Our meeting place and our worship are quite simple. You will see no statues, no pianos, no organs, no bands. We are all here to strengthen our relationship with God, hear his words and connect to him with our prayers. We focus our efforts on worshiping God, understanding the Bible and doing right by our fellow human beings. There is no focus on entertainment. We sing, we pray, we observe what we call “The Lord’s Supper” or the “communion” (where we remember Jesus’ sacrifice), we give of our means and we listen to an exhortation from the word of God. All of this helps to develop our relationship with God and give us strength for our daily lives.
We believe that Jesus wanted his followers to live good lives and put God first and their fellow man a close second:
“And he said to him, “You shall love the Lord your God with all your heart and with all your soul and with all your mind. This is the great and first commandment. And a second is like it: You shall love your neighbor as yourself” (Matthew 22:37-39).
We believe the Church is God’s loving family. Upon your arrival, you will meet some of our members, who will greet you with a bright smile. They will direct you to our service and answer your questions.
When you enter the auditorium for worship or Bible class you, will see rows of pews and chairs for the worshipers. There are no reserved seats (except for the handicapped seats in the back), so please feel free to sit anywhere you choose. If you arrive at or near the starting time of our service, you may be greeted by one of our ushers, who will offer to assist you in finding a place to sit.
The services generally begin with singing. You will discover that our worship music is without any instrumental accompaniment. This type of singing is called a cappella (“in the manner of the chapel”). You may find this to be unusual, but we think you will also find it enjoyable. We sing together, from the heart. As it is our desire to pattern our worship service after the first century Christians who, under the instruction of Jesus’ apostles, chose not to use mechanical instruments of music for their worship, we have also made this choice. Further, because we seek to worship God according to the New Testament pattern found in Colossians 3:16 and Ephesians 5:19-20, which only authorize singing, that is what we choose to do. For these two reasons, our a cappella singing choice reflects not simply a human preference or tradition, but a divine preference to which it is important to submit.
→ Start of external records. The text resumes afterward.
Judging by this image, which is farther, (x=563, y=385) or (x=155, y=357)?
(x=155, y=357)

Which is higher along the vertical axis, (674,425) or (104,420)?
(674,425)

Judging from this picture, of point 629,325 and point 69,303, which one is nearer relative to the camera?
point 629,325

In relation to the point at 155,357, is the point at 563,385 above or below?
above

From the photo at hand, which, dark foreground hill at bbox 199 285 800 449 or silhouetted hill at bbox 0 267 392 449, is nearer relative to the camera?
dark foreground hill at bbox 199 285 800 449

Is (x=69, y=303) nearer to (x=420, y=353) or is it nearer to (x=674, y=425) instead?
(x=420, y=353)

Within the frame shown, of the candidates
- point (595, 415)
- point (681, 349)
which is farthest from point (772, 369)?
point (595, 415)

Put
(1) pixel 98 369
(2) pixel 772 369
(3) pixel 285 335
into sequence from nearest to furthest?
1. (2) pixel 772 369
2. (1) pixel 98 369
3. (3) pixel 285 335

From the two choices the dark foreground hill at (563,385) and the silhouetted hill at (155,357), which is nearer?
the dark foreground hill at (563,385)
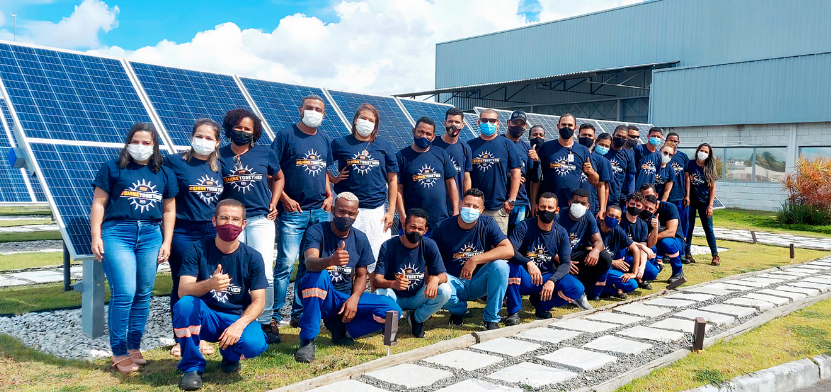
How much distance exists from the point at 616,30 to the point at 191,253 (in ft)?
98.9

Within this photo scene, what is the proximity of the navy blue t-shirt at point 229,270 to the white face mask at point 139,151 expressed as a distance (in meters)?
0.85

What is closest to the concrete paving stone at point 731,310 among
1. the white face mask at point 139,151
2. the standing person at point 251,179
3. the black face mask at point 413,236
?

The songs are projected on a screen at the podium so you can easily follow along. If you prefer, you can look up the number of the song in a hymnbook on the back of the pew directly in front of you. (Some newer songs may not be in the hymnbook.)
Each Sunday morning, we take up an offering from the members of the congregation. As a matter of convenience, this will normally be done at the conclusion of the communion service. The responsibility of giving rests solely upon the members of the Linder Road congregation. As a visitor, you are not expected to participate in this offering, unless you choose to do so; you may simply pass the tray on to the person next to you.
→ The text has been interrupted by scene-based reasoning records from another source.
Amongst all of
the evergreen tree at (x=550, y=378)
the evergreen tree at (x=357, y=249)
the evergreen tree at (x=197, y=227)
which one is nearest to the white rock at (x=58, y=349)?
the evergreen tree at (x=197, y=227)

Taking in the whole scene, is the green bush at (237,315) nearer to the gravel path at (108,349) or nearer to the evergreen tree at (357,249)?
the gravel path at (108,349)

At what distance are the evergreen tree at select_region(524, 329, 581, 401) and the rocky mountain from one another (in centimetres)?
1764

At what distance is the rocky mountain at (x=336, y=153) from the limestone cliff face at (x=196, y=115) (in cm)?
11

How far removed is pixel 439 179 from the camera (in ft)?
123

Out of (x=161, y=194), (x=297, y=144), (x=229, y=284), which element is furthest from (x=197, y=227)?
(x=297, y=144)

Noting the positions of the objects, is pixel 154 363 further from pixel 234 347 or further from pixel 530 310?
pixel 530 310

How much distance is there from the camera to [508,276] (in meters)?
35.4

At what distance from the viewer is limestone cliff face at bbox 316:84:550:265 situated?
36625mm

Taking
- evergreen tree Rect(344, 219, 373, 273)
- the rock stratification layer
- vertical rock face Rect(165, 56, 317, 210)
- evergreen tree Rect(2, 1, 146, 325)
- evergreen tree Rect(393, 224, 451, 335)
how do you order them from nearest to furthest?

Toward the beginning of the service, one of our shepherds, also referred to as a bishop, a pastor, or an elder, will remind the congregation of persons who have asked for prayers to be offered on their behalf. These may be members of the congregation as well as friends and relatives of members. A prayer will then be offered on behalf of these persons. Additional prayers will be offered throughout the rest of the worship service.
The Communion (“The Lord’s Supper”)
The communion service, first established by Jesus as he met with his apostles on the night before his crucifixion, is a memorial of his death. “Do this,” he said, “in remembrance of me.” He told his apostles that the unleavened bread represents his body and the fruit of the vine represents his blood, given for our sins. He also told them that the eating of the bread and the drinking of the cup announce his death, until he comes again (1 Corinthians 11:23-26). There is, therefore, an element of anticipation as those who commune not only remember a crucified Savoir, but also anxiously await the coming of a glorified Lord. As we have previously mentioned, it is our desire for our worship services to be patterned after that of the Church of the first century. We therefore observe this sacred ritual every Sunday (Acts 20:7).
Our minister (or evangelist) wears no official title. We do not call him “Pastor” or “Reverend,” etc., because such titles are not found in the New Testament in relation to his role in the Church. He does not wear an ecclesiastical robe or any special garb that would set him apart from the rest of the members. His exhortation, which usually lasts about 40 minutes, is based on his own study and research, and not on any prescribed liturgy. References to the Bible are abundant; we encourage you to open your Bible and follow along. At the end of the sermon, the minister will offer the opportunity for anyone to respond to the invitation of the Lord (Matthew 11:28). A song of encouragement will then be sung. Anyone who wishes to become a Christian or anyone needing prayers for any reason can then walk to the front of the auditorium, where he or she will be met by one of our shepherds, as well as the minister, and the expressed needs will be met.